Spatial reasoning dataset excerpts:
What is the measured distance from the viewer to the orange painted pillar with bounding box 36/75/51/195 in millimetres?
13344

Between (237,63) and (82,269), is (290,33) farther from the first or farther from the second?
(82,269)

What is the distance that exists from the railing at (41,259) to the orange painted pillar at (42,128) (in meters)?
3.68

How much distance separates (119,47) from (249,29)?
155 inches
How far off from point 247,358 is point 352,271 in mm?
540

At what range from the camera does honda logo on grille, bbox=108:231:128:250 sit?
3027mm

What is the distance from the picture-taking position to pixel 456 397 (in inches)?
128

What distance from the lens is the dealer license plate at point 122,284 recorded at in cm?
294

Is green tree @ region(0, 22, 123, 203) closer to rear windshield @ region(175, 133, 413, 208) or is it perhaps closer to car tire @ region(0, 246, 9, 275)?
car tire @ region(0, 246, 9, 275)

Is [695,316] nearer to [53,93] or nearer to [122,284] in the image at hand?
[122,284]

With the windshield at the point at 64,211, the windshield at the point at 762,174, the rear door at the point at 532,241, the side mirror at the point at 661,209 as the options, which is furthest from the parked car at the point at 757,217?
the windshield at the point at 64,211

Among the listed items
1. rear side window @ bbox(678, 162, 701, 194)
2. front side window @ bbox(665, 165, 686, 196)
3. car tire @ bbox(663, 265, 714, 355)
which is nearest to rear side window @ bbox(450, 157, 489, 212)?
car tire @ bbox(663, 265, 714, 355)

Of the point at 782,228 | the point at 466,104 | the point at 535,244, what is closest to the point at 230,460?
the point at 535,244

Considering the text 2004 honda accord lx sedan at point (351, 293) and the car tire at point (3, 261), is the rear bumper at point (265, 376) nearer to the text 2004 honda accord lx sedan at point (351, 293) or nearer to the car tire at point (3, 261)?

YOUR OBJECTIVE
Render every line of the records above as a numbered list, leaving out any blank lines.

RESPONSE TO THE EXERCISE
1. What is the measured distance from the viewer to the orange painted pillar with bounding box 36/75/51/195 in millimetres?
2. 13344
3. Between (237,63) and (82,269), is (290,33) farther from the first or farther from the second?
4. (82,269)
5. What is the distance that exists from the railing at (41,259) to the orange painted pillar at (42,128) (in meters)?
6. 3.68
7. How much distance separates (119,47) from (249,29)?
8. 155 inches
9. How far off from point 247,358 is point 352,271 in mm?
10. 540
11. At what range from the camera does honda logo on grille, bbox=108:231:128:250 sit?
12. 3027mm
13. What is the distance from the picture-taking position to pixel 456 397 (in inches)?
14. 128
15. What distance from the lens is the dealer license plate at point 122,284 recorded at in cm?
16. 294
17. Is green tree @ region(0, 22, 123, 203) closer to rear windshield @ region(175, 133, 413, 208) or is it perhaps closer to car tire @ region(0, 246, 9, 275)?
18. car tire @ region(0, 246, 9, 275)
19. Is [695,316] nearer to [53,93] or nearer to [122,284] in the image at hand?
20. [122,284]
21. With the windshield at the point at 64,211, the windshield at the point at 762,174, the rear door at the point at 532,241, the side mirror at the point at 661,209 as the options, which is furthest from the parked car at the point at 757,217?
22. the windshield at the point at 64,211
23. Among the listed items
24. 1. rear side window @ bbox(678, 162, 701, 194)
25. 2. front side window @ bbox(665, 165, 686, 196)
26. 3. car tire @ bbox(663, 265, 714, 355)
27. which is nearest to rear side window @ bbox(450, 157, 489, 212)?
28. car tire @ bbox(663, 265, 714, 355)
29. Of the point at 782,228 | the point at 466,104 | the point at 535,244, what is closest to the point at 230,460?
30. the point at 535,244
31. Considering the text 2004 honda accord lx sedan at point (351, 293) and the car tire at point (3, 261), is the rear bumper at point (265, 376) nearer to the text 2004 honda accord lx sedan at point (351, 293) or nearer to the car tire at point (3, 261)?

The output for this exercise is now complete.